Exercise goal: Render every line of the records below as a numbered list, skipping blank lines and leaving the pictures out.

------ Data supplied ------

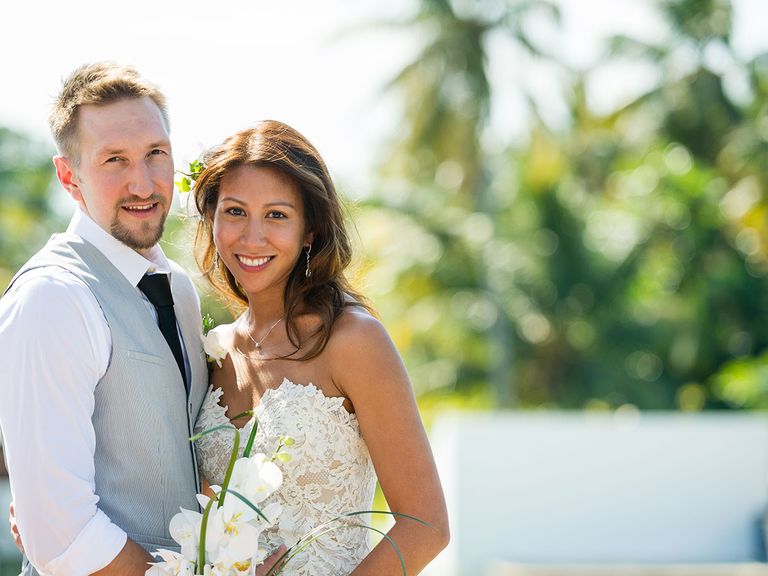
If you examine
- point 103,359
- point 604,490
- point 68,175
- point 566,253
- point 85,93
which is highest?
point 85,93

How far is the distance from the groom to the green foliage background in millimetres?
20350

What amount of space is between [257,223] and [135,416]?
653 mm

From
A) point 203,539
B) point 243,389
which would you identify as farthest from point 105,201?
point 203,539

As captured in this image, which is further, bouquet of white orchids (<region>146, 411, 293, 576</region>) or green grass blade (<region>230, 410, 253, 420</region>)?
green grass blade (<region>230, 410, 253, 420</region>)

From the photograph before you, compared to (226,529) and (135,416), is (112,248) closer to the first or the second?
(135,416)

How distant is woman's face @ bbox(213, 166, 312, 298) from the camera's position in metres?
3.26

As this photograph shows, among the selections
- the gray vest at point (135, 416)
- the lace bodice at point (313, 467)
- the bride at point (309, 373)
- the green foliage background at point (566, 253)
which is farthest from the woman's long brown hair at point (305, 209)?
the green foliage background at point (566, 253)

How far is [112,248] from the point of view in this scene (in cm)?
311

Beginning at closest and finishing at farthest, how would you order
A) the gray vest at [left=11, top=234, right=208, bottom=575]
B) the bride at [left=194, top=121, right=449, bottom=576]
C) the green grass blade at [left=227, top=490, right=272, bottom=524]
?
the green grass blade at [left=227, top=490, right=272, bottom=524] < the gray vest at [left=11, top=234, right=208, bottom=575] < the bride at [left=194, top=121, right=449, bottom=576]

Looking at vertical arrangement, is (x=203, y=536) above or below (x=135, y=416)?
below

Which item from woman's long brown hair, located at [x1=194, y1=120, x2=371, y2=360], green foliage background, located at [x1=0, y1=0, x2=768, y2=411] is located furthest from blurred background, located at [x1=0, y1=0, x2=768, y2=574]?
woman's long brown hair, located at [x1=194, y1=120, x2=371, y2=360]

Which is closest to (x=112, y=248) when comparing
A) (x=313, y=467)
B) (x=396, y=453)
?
(x=313, y=467)

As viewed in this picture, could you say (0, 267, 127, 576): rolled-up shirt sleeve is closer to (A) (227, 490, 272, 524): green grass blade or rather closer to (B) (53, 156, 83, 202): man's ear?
(A) (227, 490, 272, 524): green grass blade

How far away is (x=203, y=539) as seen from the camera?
2688mm
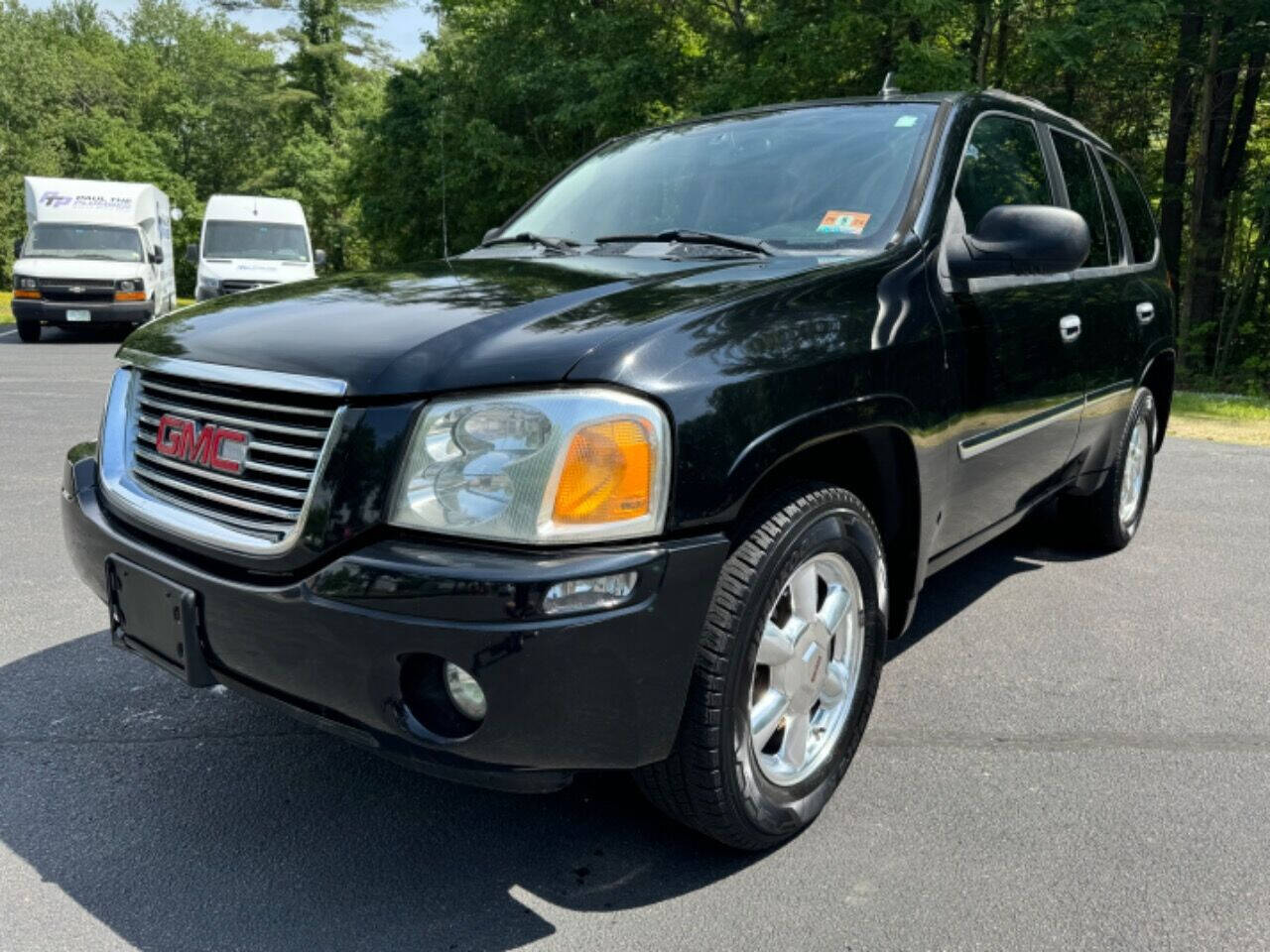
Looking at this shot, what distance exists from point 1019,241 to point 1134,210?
240cm

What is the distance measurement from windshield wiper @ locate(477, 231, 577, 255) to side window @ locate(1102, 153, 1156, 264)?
8.56ft

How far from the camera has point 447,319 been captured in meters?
2.21

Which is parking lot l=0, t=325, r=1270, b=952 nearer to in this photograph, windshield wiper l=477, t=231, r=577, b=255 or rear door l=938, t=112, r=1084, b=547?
rear door l=938, t=112, r=1084, b=547

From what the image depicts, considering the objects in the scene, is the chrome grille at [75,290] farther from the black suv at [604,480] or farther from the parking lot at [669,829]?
the black suv at [604,480]

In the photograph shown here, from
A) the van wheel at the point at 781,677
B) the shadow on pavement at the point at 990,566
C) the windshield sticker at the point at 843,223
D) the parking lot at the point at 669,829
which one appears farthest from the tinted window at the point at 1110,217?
the van wheel at the point at 781,677

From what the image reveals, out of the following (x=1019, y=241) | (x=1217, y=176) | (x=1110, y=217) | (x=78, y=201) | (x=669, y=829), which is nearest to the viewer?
(x=669, y=829)

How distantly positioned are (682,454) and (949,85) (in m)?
15.3

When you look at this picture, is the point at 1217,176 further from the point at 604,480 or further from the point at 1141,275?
the point at 604,480

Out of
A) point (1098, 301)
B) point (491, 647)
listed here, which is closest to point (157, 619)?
point (491, 647)

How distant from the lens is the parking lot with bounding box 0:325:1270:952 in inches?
84.0

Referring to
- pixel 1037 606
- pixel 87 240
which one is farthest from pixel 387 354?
pixel 87 240

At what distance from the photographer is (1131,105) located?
1719 centimetres

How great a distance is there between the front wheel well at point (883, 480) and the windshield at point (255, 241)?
674 inches

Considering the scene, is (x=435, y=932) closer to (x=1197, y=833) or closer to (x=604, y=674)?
(x=604, y=674)
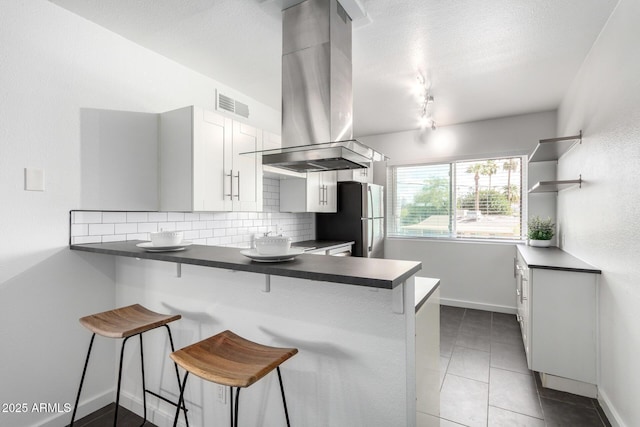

------

Solution:
1. If you examine
2. - point 103,359
3. - point 604,490
4. - point 68,175
5. - point 566,253
6. - point 85,93
7. which is highest?
8. point 85,93
9. How far is the distance from the groom to the green foliage background in millimetres?
10. 20350
11. What amount of space is between [257,223] and [135,416]?
12. 653 mm
13. From
14. A) point 203,539
15. B) point 243,389
16. which would you identify as farthest from point 105,201?
17. point 203,539
18. As captured in this image, which is further, bouquet of white orchids (<region>146, 411, 293, 576</region>) or green grass blade (<region>230, 410, 253, 420</region>)?
19. green grass blade (<region>230, 410, 253, 420</region>)
20. From the photograph before you, compared to (226,529) and (135,416), is (112,248) closer to the first or the second?
21. (135,416)
22. How distant is woman's face @ bbox(213, 166, 312, 298) from the camera's position in metres?
23. 3.26
24. As this photograph shows, among the selections
25. - the gray vest at point (135, 416)
26. - the lace bodice at point (313, 467)
27. - the bride at point (309, 373)
28. - the green foliage background at point (566, 253)
29. which is farthest from the woman's long brown hair at point (305, 209)?
30. the green foliage background at point (566, 253)
31. How far is [112,248] from the point of view in this scene (in cm)?
32. 311
33. Beginning at closest and finishing at farthest, how would you order
34. A) the gray vest at [left=11, top=234, right=208, bottom=575]
35. B) the bride at [left=194, top=121, right=449, bottom=576]
36. C) the green grass blade at [left=227, top=490, right=272, bottom=524]
37. ?
38. the green grass blade at [left=227, top=490, right=272, bottom=524] < the gray vest at [left=11, top=234, right=208, bottom=575] < the bride at [left=194, top=121, right=449, bottom=576]
39. Looking at vertical arrangement, is (x=203, y=536) above or below (x=135, y=416)?
40. below
41. Which item from woman's long brown hair, located at [x1=194, y1=120, x2=371, y2=360], green foliage background, located at [x1=0, y1=0, x2=768, y2=411] is located furthest from blurred background, located at [x1=0, y1=0, x2=768, y2=574]?
42. woman's long brown hair, located at [x1=194, y1=120, x2=371, y2=360]
43. Which is closest to (x=112, y=248) when comparing
44. A) (x=313, y=467)
45. B) (x=396, y=453)
46. ?
47. (x=313, y=467)
48. As viewed in this picture, could you say (0, 267, 127, 576): rolled-up shirt sleeve is closer to (A) (227, 490, 272, 524): green grass blade or rather closer to (B) (53, 156, 83, 202): man's ear?
49. (A) (227, 490, 272, 524): green grass blade
50. How far away is (x=203, y=539) as seen from the camera?
51. 2688mm
52. Looking at this shot, what distance exists from point 1019,241 to point 1134,210?
53. 240cm
54. What is the distance measurement from windshield wiper @ locate(477, 231, 577, 255) to side window @ locate(1102, 153, 1156, 264)?
55. 8.56ft
56. How far from the camera has point 447,319 been captured in meters?
57. 2.21
58. Which is parking lot l=0, t=325, r=1270, b=952 nearer to in this photograph, windshield wiper l=477, t=231, r=577, b=255 or rear door l=938, t=112, r=1084, b=547?
59. rear door l=938, t=112, r=1084, b=547
60. From what the image depicts, considering the objects in the scene, is the chrome grille at [75,290] farther from the black suv at [604,480] or farther from the parking lot at [669,829]?
61. the black suv at [604,480]
62. In the photograph shown here, from
63. A) the van wheel at the point at 781,677
64. B) the shadow on pavement at the point at 990,566
65. C) the windshield sticker at the point at 843,223
66. D) the parking lot at the point at 669,829
67. which one appears farthest from the tinted window at the point at 1110,217?
68. the van wheel at the point at 781,677
69. From what the image reveals, out of the following (x=1019, y=241) | (x=1217, y=176) | (x=1110, y=217) | (x=78, y=201) | (x=669, y=829), which is nearest to the viewer?
70. (x=669, y=829)
71. How distantly positioned are (682,454) and (949,85) (in m)?
72. 15.3
73. When you look at this picture, is the point at 1217,176 further from the point at 604,480 or further from the point at 1141,275?
74. the point at 604,480
75. Out of
76. A) point (1098, 301)
77. B) point (491, 647)
78. listed here, which is closest to point (157, 619)?
79. point (491, 647)
80. How distant from the lens is the parking lot with bounding box 0:325:1270:952 in inches?
81. 84.0
82. Referring to
83. - pixel 1037 606
84. - pixel 87 240
85. which one is farthest from pixel 387 354?
86. pixel 87 240
87. At what distance from the photographer is (1131,105) located?
88. 1719 centimetres
89. How great a distance is there between the front wheel well at point (883, 480) and the windshield at point (255, 241)?
90. 674 inches
91. Considering the scene, is (x=435, y=932) closer to (x=1197, y=833) or closer to (x=604, y=674)?
92. (x=604, y=674)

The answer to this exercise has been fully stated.